Is it possible to include only a small part of Boost? And not even download the other parts of Boost? I know if other Boost modules are not included, they will not be included in the build, but I don't want to even need to download the other modules.

Also, does boost::units require compilation or is it header-only?

Peter Mortensen
  • 30,738
  • 21
  • 105
  • 131
ibell
  • 1,070
  • 8
  • 29
  • This may be a duplicate of [this question](http://stackoverflow.com/questions/2150836/how-to-extract-boost-interprocess-library) – Bill Lynch Mar 15 '13 at 21:14

2 Answers2

2

It is a header-only library, and it does depend on other Boost libraries.

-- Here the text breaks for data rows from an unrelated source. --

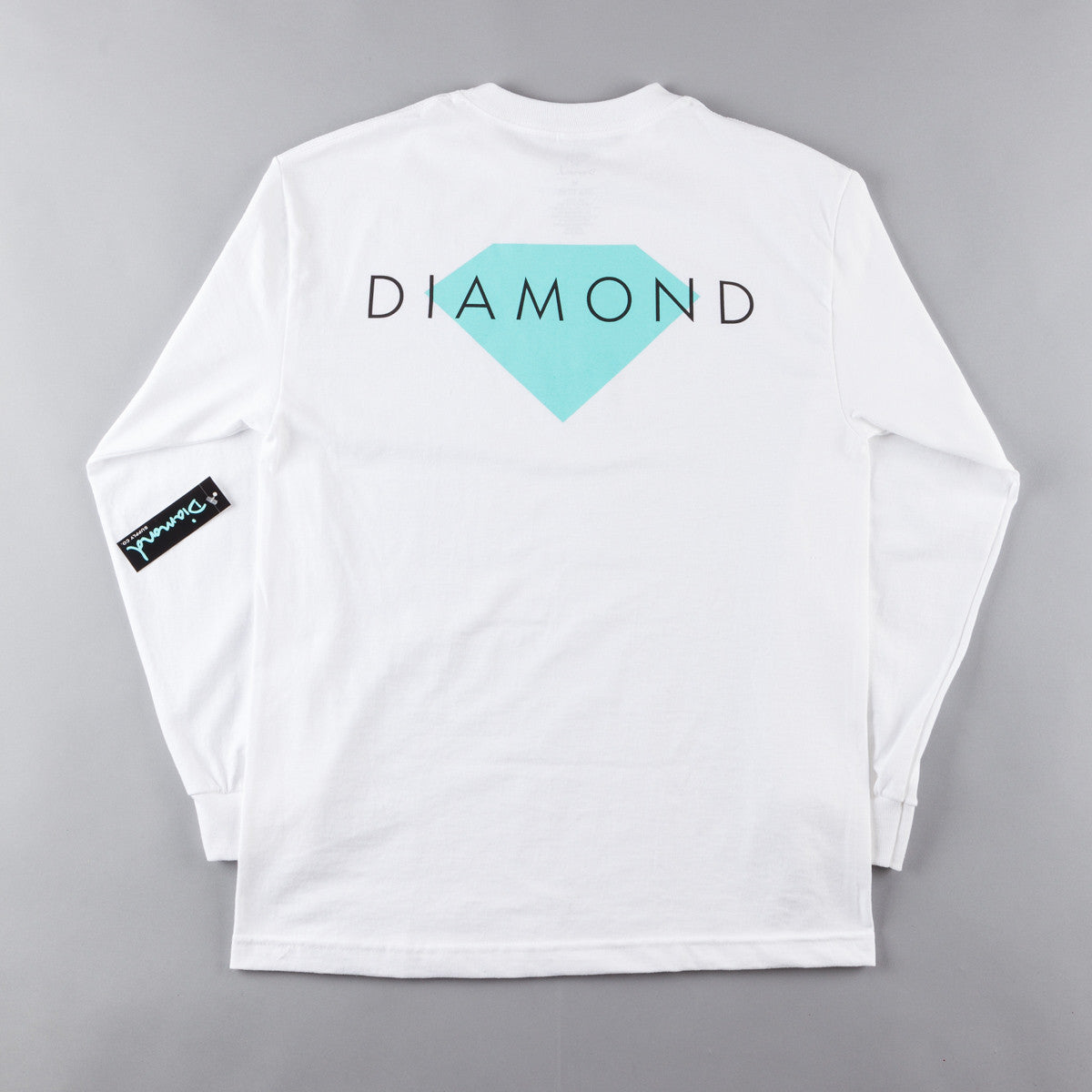 Diamond Solid Long Sleeve T-Shirt - White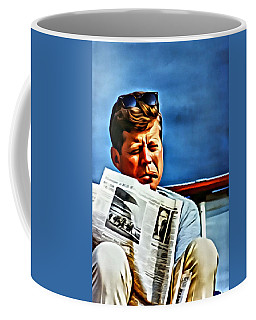 John F Kennedy Coffee Mug
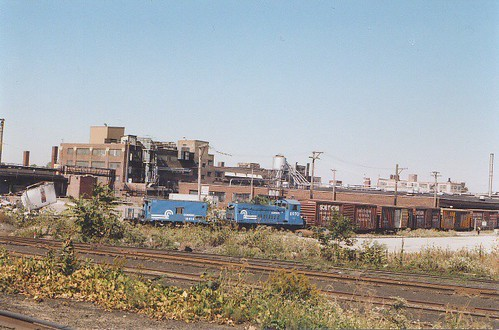 Conrail switching local. Chicago Illinois USA. October 1983. by Eddie from Chicago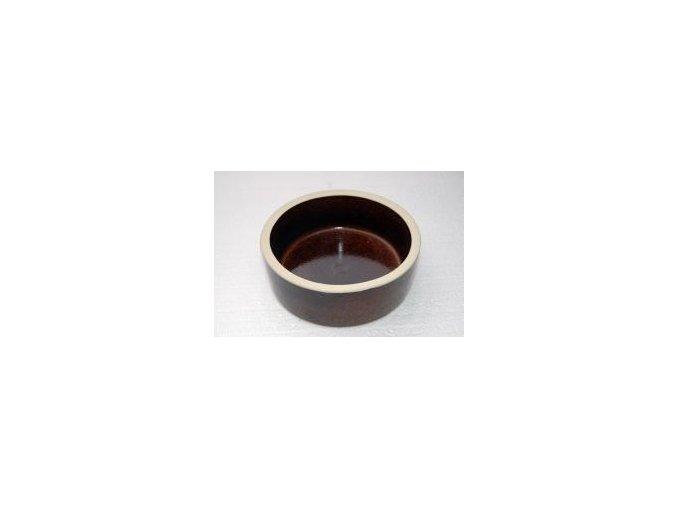 Keramická miska 600 ml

A quick examination indicates that you'll need at least:

  • boost::math
  • boost::mpl
  • boost::type_traits
  • boost::serialization
  • boost::config
  • boost::utility
  • boost::lambda
  • boost::version

Plus others that those libraries may include. All of those libraries were header-only as of version 1.49.

If you just install Boost without compiling it, you should be able to use the header libraries directly. Once installed, you could transfer the relevant headers into SVN if the process of installing the headers across multiple platforms is onerous.

Peter Mortensen
  • 30,738
  • 21
  • 105
  • 131
Andrew Prock
  • 6,900
  • 6
  • 40
  • 60
  • Thanks, I guess the easiest way to check dependencies is to just start out by including boost::units and adding things back until it compiles. And then checking those headers back into svn, but that means that any updates won't get pulled into my repo. Decisions, decisions... – ibell Mar 15 '13 at 21:29
  • 1
    For others that arrive here, see also http://stackoverflow.com/questions/2150836/how-to-extract-boost-interprocess-library – ibell Mar 15 '13 at 21:32
  • So I got this working, bcp is the key as in the link to the duplicate question in my OP. I have an answer (mostly for my reference) with instructions for how to do it. – ibell Mar 23 '13 at 15:56
0

I figured out how to do this. The following are instructions for Windows, but basically the same on other platforms.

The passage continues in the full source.